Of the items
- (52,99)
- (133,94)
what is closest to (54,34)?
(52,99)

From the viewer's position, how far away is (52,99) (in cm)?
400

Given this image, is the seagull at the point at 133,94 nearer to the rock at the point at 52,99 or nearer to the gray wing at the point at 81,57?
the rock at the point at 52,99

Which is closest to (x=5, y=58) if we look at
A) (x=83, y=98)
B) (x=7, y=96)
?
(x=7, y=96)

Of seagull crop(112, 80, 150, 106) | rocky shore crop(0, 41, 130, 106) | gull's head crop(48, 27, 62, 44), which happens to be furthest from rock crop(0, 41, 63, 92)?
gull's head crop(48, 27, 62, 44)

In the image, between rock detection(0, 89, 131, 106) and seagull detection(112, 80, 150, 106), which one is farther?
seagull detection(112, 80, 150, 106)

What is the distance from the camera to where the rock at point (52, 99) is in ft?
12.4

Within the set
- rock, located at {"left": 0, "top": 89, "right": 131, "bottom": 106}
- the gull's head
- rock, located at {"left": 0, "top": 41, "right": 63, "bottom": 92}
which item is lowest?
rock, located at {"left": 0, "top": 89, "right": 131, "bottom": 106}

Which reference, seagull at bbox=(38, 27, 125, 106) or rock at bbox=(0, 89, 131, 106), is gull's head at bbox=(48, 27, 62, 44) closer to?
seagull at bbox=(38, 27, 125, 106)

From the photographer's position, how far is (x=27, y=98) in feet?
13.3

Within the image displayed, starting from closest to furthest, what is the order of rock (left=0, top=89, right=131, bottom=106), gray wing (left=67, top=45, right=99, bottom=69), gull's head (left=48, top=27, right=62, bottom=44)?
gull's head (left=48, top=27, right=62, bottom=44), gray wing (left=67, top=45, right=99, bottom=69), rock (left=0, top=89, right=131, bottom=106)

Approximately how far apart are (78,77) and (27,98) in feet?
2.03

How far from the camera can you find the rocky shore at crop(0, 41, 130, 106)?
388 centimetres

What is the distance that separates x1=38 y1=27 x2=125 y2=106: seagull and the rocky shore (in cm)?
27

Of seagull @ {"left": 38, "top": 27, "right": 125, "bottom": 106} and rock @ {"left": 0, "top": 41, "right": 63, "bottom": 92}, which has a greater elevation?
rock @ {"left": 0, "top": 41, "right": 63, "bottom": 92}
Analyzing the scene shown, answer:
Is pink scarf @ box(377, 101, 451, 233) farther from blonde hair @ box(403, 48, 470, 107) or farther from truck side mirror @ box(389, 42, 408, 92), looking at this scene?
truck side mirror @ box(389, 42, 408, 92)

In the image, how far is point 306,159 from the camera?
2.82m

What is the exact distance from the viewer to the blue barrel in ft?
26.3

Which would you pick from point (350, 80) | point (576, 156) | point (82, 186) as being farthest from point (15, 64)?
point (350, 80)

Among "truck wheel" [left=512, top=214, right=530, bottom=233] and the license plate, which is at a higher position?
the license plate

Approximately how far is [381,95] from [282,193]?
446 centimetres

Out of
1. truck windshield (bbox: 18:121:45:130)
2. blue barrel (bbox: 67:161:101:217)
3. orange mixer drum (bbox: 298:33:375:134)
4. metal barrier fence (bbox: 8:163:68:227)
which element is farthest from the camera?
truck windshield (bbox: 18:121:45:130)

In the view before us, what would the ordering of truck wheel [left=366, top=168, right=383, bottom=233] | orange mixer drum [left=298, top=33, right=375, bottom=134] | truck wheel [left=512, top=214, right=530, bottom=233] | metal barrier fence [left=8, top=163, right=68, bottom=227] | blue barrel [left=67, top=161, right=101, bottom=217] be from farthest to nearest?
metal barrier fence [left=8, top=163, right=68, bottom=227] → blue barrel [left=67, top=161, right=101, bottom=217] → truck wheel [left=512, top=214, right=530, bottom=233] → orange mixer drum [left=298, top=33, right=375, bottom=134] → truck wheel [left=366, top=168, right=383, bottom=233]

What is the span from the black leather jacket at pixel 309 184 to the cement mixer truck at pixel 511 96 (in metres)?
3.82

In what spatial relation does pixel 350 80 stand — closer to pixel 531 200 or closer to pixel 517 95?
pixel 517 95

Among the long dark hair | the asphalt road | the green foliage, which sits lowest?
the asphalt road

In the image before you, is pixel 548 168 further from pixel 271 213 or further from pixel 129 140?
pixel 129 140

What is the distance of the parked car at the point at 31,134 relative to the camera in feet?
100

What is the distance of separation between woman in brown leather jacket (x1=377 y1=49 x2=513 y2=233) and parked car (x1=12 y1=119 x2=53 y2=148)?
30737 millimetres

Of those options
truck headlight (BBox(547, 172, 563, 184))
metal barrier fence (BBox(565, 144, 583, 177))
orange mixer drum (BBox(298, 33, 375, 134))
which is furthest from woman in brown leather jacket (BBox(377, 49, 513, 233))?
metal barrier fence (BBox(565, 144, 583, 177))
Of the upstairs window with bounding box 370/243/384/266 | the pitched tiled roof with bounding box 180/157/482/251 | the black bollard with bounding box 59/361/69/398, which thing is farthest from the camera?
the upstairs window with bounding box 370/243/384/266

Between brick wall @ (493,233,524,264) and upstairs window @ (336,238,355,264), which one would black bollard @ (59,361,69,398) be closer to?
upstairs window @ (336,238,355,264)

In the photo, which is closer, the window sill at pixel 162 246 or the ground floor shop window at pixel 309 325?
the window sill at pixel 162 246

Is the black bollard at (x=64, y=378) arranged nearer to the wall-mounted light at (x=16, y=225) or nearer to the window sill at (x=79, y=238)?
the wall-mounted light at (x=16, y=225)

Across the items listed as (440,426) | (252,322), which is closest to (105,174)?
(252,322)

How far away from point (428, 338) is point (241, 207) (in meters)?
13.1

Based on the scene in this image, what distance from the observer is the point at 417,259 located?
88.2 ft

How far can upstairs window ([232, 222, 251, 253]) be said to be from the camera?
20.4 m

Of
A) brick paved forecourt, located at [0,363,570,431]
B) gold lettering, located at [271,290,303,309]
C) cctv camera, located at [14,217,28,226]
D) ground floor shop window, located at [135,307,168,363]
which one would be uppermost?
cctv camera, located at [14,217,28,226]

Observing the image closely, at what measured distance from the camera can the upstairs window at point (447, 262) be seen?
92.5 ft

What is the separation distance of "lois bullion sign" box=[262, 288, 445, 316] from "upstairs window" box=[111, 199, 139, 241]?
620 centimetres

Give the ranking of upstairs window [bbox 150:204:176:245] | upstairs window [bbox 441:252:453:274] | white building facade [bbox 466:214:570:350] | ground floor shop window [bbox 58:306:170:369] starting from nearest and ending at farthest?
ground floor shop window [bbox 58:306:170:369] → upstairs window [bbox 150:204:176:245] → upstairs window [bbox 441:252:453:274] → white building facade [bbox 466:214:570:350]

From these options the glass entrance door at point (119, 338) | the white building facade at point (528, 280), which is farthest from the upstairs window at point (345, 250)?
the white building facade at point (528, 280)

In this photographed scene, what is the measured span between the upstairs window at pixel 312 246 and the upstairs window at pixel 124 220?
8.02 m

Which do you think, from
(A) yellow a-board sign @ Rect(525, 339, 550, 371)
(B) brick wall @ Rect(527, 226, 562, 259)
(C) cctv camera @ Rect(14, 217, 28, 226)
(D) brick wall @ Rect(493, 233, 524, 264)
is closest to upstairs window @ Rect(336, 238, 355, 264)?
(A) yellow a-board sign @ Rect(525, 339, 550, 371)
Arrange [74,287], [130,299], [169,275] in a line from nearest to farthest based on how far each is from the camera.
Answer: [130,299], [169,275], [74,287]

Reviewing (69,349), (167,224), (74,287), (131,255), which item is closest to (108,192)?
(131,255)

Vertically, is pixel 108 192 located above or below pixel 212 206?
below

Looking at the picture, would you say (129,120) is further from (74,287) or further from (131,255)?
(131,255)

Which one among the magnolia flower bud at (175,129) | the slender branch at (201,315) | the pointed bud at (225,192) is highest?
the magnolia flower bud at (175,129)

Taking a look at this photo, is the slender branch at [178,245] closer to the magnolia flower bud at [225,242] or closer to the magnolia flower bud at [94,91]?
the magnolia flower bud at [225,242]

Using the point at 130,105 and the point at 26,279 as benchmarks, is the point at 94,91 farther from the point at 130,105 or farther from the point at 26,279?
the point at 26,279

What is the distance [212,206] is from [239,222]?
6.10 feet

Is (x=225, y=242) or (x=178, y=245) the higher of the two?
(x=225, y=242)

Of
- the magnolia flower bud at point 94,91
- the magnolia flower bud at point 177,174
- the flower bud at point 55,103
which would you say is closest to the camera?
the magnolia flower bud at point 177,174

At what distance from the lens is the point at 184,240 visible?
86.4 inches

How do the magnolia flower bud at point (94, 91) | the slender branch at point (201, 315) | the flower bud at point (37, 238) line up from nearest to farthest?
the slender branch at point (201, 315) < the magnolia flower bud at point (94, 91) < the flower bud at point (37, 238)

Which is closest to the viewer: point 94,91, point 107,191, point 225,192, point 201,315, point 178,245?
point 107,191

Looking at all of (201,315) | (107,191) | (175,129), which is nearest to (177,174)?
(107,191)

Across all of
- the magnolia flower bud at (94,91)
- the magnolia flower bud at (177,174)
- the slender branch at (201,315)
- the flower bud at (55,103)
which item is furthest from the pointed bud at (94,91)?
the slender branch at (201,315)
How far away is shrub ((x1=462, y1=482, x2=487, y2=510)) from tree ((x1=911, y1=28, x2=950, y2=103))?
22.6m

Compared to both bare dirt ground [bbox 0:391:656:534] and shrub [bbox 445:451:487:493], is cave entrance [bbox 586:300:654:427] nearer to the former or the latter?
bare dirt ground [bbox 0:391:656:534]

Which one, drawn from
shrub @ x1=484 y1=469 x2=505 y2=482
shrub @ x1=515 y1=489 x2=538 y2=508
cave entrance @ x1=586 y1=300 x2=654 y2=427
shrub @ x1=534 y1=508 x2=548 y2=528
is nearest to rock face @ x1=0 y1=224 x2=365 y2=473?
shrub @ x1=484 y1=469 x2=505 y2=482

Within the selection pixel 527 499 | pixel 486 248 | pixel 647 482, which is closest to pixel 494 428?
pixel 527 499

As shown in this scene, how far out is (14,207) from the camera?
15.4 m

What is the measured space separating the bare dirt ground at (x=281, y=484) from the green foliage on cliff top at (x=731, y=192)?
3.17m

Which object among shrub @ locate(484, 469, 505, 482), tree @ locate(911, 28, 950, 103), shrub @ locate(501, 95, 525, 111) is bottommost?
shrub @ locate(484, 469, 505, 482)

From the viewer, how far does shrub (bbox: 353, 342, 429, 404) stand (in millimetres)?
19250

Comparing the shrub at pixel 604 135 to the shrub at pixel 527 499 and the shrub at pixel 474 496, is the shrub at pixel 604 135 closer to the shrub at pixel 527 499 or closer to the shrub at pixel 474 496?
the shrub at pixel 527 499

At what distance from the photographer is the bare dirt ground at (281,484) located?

WORK INSTRUCTIONS – Switch "bottommost" to "lowest" in the listing, from the line containing "Which object among" through the end of the listing, both included. Reproduce only those lines, with everything else unchanged.

TASK SOLUTION –
Which object among shrub @ locate(484, 469, 505, 482), tree @ locate(911, 28, 950, 103), shrub @ locate(501, 95, 525, 111) is lowest?
shrub @ locate(484, 469, 505, 482)

From the viewer, how far does shrub (bbox: 353, 342, 429, 404) stand (in millimetres)?
19250

Comparing the shrub at pixel 604 135 to the shrub at pixel 527 499 and the shrub at pixel 474 496, is the shrub at pixel 604 135 closer to the shrub at pixel 527 499 or closer to the shrub at pixel 474 496?
the shrub at pixel 527 499

At what distance from the photographer is the bare dirt ground at (281,484) located?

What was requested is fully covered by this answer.